Dave still remains in the older brother role. After a six-month period following college graduation (due to a terrible job market), Dave got a job. He moved to Taiwan to teach children how to speak English. He lives away from home in an apartment, and seems to love it. Sure, it’s not always easy for him, but he seems to be happy. In addition he has his own pet cat that he’s had for a number of years. He has made some good friends in the ten years he’s been there. Similarly, I am living at home with my parents, which I am fine with. An organization that helps me deal with autism through the Autism Waiver, sends people to my house once a week. It’s hard to create goals to work on since I still haven’t figured out what I want to do with my life yet. There always seems to be something which stands in the way.

When I go over to Taiwan to visit Dave, he still has that older brother role. Taiwan has several features that have been hurdles to “doing my own thing” during the day while Dave is at his job. Taiwan is full of hazards to people with developmental disabilities. Many roads are multi-laned in each direction with fast drivers (crossing the road at a traffic light is treacherous since in Taiwan, traffic laws are treated as suggestions.) I don’t speak or read any Chinese. Dangers lurk in his apartment such as his gas stove. I’m not used to using a gas stove which could be quite dangerous for a person who doesn’t know what (s)he is doing. Dave isn’t wild for me to go on the porch where the gas is, though I have gone there to help out with the laundry while he was at work. I haven’t figured out how to travel places in Taiwan, though they have a great public transportation system, such as dependable buses and trains. It wouldn’t matter if I did figure it out, as I have no way to get to the stations and back. It would be easy to get lost in the city he lives in, and I would have no way to get help if I did.
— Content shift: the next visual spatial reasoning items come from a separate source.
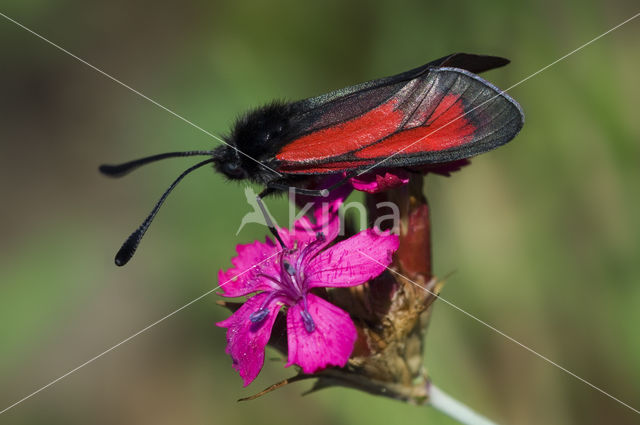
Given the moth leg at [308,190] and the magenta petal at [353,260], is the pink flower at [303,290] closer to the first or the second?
the magenta petal at [353,260]

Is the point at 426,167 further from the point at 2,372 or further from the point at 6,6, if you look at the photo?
the point at 6,6

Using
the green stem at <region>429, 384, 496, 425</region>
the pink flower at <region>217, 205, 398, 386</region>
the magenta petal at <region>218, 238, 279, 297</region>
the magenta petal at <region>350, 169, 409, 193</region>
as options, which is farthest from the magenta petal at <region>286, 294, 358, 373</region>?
the green stem at <region>429, 384, 496, 425</region>

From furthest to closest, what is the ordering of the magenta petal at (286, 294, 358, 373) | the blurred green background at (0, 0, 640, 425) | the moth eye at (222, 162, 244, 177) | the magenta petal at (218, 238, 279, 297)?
1. the blurred green background at (0, 0, 640, 425)
2. the magenta petal at (218, 238, 279, 297)
3. the moth eye at (222, 162, 244, 177)
4. the magenta petal at (286, 294, 358, 373)

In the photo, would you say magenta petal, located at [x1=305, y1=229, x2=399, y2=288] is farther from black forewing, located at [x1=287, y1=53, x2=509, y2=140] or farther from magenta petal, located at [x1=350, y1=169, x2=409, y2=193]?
black forewing, located at [x1=287, y1=53, x2=509, y2=140]

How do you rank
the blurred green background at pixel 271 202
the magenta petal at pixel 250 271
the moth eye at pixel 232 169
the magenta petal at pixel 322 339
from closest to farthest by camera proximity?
1. the magenta petal at pixel 322 339
2. the moth eye at pixel 232 169
3. the magenta petal at pixel 250 271
4. the blurred green background at pixel 271 202

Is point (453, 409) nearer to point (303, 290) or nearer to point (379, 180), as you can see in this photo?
point (303, 290)

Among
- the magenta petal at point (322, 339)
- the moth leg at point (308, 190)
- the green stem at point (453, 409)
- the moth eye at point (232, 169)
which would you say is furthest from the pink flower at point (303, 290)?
the green stem at point (453, 409)

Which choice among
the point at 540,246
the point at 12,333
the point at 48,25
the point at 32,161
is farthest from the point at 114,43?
the point at 540,246
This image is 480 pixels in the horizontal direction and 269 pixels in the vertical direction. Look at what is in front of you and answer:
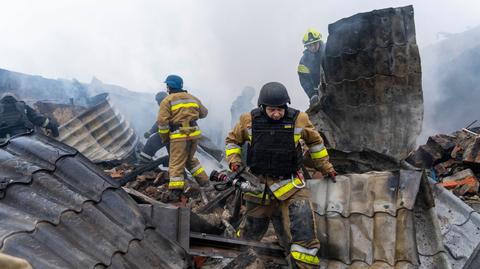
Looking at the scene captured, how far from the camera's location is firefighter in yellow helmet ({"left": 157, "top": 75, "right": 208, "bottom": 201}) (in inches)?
224

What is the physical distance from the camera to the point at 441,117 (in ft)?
38.4

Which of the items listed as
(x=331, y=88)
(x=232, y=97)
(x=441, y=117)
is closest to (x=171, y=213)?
(x=331, y=88)

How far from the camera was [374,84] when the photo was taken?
497cm

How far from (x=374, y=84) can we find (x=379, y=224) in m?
2.13

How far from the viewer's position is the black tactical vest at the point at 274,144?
11.8 ft

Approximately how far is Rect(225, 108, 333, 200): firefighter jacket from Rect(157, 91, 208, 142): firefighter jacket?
6.43 feet

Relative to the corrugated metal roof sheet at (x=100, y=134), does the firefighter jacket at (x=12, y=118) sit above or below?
above

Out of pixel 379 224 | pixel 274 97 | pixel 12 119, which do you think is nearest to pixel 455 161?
pixel 379 224

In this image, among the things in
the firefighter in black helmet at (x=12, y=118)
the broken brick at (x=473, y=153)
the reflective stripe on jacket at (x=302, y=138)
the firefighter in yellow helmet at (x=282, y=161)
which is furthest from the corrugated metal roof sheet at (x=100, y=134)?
the broken brick at (x=473, y=153)

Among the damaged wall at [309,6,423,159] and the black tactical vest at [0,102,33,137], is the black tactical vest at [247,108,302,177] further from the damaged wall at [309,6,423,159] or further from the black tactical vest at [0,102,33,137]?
the black tactical vest at [0,102,33,137]

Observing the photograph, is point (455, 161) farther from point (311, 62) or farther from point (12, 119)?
point (12, 119)

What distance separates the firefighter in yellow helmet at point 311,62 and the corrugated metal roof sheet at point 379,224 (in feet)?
12.8

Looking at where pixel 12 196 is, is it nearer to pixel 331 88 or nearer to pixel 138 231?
pixel 138 231

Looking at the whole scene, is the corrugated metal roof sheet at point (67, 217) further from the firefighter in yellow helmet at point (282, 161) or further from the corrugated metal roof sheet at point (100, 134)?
the corrugated metal roof sheet at point (100, 134)
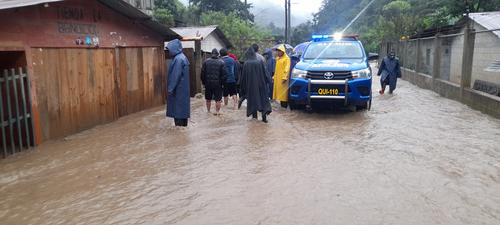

Though their transportation system is great, it is still daunting to use.

Another point of interest, Taiwan is actually safer than the United States in many ways, such as a very low violent crime rate. A person can go outside at three in the morning without worry. The irony is that due to some issues like what I mentioned above, I can’t really safely do much while he is at work, other than hang out with the cat and chill. Neurotypical people might venture out into the city to go to stores or walk to the stations. There again due to my safety, he is taking the role of older brother! He must provide my meals and other needs, though I try to help tend his cat Richard for him in return. Dave has taught me how to use Taiwan’s money, but to know how much to pay, I have to look at the number on the cash register. Other items such as his gas stove he could teach me, but seems to deem too risky for my use.

Though I may be in the younger brother role, I am still doing my share of fulfilling activities. My dad and I co-teach a Religious Education class at our church. I really enjoy it; it gives me a chance to teach (I would love to work in a school, but it doesn’t seem to be in the cards), and my church really needs me, as there’s a shortage of teachers.

I finally learned how to make a birdhouse. Back in seventh grade everyone was required to take a shop class. Because of my lack of coordination, I had to get permission to be exempt from the class for my own safety. When Dave’s turn came to take the class (he took it during his eighth grade year), he built a birdhouse in class. Many years later in my dad’s new shed, I finally created my own birdhouse from scratch. I even cut the pieces from a board, using a circular saw under Dad’s close watch. He only helped with a difficult cut required to make the roof. Everything else I did. We went to Lowe’s, where I picked out and purchased a green paint to use to paint the house. On May 1st we held a retreat for our Religious Education Class for First Communion, and First Confession. At Father Dominic’s suggestion, I gave a short presentation about my birdhouse at the retreat. It focused on being good stewards to God’s creation, but additionally talked about the accomplishment of building the bird house.

Overall, at this point, I think Dave is functioning as the older brother, though he is younger. That does not mean I haven’t accomplished anything, as I mentioned two accomplishments above. What it does show is an effect that autism can have in a family when only one child has it.